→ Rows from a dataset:
____

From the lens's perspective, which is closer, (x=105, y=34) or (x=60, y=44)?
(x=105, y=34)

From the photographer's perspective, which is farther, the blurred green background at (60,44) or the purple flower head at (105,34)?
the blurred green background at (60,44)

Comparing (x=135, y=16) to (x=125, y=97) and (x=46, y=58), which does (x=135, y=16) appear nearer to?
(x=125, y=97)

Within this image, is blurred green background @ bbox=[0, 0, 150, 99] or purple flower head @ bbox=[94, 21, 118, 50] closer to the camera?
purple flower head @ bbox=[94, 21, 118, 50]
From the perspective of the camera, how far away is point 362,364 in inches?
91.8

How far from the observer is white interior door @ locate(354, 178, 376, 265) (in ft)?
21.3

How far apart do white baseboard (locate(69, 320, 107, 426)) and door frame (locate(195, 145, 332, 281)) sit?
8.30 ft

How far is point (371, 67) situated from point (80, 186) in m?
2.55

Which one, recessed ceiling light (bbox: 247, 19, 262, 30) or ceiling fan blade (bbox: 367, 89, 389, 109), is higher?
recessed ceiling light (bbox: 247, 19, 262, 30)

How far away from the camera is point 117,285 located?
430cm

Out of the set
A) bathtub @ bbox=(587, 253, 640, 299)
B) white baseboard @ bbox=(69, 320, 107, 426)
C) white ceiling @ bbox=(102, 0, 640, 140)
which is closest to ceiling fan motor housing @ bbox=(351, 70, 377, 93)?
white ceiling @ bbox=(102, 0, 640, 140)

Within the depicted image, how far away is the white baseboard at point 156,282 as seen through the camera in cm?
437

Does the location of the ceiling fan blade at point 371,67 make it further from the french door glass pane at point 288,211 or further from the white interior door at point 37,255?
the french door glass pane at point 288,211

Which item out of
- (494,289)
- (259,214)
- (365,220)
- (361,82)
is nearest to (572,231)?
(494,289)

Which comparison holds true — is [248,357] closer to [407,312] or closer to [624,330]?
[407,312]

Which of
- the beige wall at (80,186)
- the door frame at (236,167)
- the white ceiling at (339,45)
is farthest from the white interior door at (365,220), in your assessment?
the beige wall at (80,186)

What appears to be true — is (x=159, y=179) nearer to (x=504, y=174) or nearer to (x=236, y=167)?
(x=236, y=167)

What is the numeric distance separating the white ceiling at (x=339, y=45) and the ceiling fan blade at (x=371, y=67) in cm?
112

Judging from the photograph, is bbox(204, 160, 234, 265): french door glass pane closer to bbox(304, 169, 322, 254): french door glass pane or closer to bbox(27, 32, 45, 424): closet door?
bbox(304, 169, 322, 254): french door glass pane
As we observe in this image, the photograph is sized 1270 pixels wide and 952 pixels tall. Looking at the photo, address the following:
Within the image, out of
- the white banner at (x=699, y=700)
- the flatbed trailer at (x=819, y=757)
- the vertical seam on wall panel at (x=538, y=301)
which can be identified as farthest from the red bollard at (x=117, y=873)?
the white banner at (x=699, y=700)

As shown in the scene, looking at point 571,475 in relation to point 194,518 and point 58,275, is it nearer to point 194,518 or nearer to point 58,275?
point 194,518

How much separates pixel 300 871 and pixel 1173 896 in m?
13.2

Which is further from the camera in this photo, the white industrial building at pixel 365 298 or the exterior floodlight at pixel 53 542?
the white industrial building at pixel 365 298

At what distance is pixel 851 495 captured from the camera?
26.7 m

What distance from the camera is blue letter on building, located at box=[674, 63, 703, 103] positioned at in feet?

____

→ Short problem: Report every line of the material above that contains the string "image". Case counts.

→ Solution for this task:
Within this image, is blurred green background @ bbox=[0, 0, 150, 99] or purple flower head @ bbox=[94, 21, 118, 50] closer to the camera?
Within the depicted image, how far away is the white baseboard at point 156,282 as seen through the camera in cm?
As we observe in this image, the photograph is sized 1270 pixels wide and 952 pixels tall. Looking at the photo, address the following:
Within the image, out of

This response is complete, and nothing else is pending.